DIRECTIONS: Restate word for word the lines of the material below, from the line with "New Zealand, site" to the line with "genus: Nanger", both lines included, and no others.

..........

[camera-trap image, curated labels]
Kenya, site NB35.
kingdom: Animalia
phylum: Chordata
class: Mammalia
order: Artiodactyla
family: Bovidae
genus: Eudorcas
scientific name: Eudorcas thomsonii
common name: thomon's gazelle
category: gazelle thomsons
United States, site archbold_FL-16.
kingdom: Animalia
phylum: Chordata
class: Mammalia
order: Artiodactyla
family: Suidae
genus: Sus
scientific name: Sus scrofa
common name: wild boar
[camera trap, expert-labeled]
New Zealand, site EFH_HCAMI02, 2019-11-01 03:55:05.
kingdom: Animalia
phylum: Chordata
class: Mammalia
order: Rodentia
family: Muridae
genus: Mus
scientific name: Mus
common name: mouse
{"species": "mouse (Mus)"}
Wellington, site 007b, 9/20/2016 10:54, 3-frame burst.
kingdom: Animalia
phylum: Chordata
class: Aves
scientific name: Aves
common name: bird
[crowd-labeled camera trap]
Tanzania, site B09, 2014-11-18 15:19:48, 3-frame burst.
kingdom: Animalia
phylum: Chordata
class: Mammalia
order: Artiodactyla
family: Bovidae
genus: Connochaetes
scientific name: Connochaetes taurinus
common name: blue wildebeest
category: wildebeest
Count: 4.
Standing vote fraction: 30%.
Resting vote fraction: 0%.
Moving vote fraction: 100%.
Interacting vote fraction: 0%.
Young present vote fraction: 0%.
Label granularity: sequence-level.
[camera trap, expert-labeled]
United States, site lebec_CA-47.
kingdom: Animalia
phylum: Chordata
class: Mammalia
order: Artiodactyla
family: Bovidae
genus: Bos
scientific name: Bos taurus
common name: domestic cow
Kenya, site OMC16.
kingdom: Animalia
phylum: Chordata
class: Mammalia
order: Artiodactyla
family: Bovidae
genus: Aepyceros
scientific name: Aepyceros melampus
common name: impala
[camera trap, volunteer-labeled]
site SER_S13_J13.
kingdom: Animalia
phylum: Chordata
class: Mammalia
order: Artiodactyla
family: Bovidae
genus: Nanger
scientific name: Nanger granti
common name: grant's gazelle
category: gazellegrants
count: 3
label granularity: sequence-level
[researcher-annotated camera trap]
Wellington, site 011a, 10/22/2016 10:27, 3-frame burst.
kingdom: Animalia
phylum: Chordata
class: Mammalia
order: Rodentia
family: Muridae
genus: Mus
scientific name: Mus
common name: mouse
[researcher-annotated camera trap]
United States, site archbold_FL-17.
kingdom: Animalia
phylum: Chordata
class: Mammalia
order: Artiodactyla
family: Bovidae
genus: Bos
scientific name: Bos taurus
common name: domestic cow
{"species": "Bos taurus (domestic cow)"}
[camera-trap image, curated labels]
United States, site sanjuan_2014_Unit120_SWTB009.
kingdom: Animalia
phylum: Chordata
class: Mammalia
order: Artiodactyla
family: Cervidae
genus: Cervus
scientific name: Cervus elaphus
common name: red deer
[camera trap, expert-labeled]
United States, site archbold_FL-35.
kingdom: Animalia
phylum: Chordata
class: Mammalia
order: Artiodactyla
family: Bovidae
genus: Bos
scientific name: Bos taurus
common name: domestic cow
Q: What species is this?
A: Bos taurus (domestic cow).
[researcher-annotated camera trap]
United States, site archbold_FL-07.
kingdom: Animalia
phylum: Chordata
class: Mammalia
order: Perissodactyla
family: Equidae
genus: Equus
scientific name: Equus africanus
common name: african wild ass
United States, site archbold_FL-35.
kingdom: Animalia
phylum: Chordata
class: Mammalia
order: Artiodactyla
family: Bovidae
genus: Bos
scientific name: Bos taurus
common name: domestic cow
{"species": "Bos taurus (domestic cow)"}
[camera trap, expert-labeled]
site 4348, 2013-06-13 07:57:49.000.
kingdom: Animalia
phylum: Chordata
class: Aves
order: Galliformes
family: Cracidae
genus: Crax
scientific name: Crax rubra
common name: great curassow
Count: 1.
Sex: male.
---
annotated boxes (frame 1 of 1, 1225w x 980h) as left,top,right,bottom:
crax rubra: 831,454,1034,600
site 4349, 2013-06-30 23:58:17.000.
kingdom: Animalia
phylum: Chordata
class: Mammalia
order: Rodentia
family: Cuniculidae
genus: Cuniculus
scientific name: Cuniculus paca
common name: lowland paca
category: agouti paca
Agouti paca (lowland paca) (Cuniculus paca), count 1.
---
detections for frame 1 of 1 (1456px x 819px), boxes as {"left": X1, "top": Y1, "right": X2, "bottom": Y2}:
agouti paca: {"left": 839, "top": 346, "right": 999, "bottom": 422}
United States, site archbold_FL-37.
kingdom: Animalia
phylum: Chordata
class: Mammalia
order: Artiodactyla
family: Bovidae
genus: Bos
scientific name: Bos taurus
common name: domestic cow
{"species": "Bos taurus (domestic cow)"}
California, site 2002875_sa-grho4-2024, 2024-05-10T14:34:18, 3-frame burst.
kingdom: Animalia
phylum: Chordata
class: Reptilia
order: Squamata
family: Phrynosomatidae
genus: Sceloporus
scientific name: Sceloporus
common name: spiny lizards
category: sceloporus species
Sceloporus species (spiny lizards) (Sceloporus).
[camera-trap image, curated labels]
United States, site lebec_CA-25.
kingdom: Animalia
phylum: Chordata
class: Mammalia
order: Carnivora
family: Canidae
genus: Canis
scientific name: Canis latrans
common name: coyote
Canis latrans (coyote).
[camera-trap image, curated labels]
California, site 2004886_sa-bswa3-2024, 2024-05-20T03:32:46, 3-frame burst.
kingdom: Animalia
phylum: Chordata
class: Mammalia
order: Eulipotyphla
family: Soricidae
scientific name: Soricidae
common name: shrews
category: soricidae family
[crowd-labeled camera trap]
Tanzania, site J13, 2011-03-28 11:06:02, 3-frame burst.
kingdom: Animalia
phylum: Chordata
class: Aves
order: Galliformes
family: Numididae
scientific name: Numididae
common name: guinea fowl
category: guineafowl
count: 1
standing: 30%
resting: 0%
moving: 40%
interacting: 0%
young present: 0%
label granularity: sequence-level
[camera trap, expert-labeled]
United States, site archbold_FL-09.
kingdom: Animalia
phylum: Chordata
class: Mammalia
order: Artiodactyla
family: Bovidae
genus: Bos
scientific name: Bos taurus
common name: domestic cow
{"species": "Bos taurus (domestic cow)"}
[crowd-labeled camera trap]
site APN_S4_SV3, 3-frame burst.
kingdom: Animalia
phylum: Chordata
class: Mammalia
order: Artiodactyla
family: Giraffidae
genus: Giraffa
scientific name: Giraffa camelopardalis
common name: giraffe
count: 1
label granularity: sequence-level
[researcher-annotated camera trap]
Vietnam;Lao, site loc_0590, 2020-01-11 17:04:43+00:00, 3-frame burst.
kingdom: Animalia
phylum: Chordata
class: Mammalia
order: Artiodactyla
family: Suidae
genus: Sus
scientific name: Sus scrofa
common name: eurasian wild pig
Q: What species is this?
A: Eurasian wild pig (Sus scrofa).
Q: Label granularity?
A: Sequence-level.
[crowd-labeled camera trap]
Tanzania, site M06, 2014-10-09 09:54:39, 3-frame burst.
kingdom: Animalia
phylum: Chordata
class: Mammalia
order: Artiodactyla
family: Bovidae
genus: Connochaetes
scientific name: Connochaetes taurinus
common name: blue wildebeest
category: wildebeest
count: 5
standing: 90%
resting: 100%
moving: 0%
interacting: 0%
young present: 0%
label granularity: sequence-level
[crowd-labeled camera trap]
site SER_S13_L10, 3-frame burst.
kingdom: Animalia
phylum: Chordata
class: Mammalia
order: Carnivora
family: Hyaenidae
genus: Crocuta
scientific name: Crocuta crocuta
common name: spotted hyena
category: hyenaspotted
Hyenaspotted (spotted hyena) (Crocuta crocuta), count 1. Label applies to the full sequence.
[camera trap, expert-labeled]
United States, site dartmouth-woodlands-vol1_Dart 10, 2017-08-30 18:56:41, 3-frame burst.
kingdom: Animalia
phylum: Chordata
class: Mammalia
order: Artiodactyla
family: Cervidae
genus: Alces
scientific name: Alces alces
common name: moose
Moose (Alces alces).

..........

RESULT:
New Zealand, site EFH_HCAMI02, 2019-11-01 03:55:05.
kingdom: Animalia
phylum: Chordata
class: Mammalia
order: Rodentia
family: Muridae
genus: Mus
scientific name: Mus
common name: mouse
{"species": "mouse (Mus)"}
Wellington, site 007b, 9/20/2016 10:54, 3-frame burst.
kingdom: Animalia
phylum: Chordata
class: Aves
scientific name: Aves
common name: bird
[crowd-labeled camera trap]
Tanzania, site B09, 2014-11-18 15:19:48, 3-frame burst.
kingdom: Animalia
phylum: Chordata
class: Mammalia
order: Artiodactyla
family: Bovidae
genus: Connochaetes
scientific name: Connochaetes taurinus
common name: blue wildebeest
category: wildebeest
Count: 4.
Standing vote fraction: 30%.
Resting vote fraction: 0%.
Moving vote fraction: 100%.
Interacting vote fraction: 0%.
Young present vote fraction: 0%.
Label granularity: sequence-level.
[camera trap, expert-labeled]
United States, site lebec_CA-47.
kingdom: Animalia
phylum: Chordata
class: Mammalia
order: Artiodactyla
family: Bovidae
genus: Bos
scientific name: Bos taurus
common name: domestic cow
Kenya, site OMC16.
kingdom: Animalia
phylum: Chordata
class: Mammalia
order: Artiodactyla
family: Bovidae
genus: Aepyceros
scientific name: Aepyceros melampus
common name: impala
[camera trap, volunteer-labeled]
site SER_S13_J13.
kingdom: Animalia
phylum: Chordata
class: Mammalia
order: Artiodactyla
family: Bovidae
genus: Nanger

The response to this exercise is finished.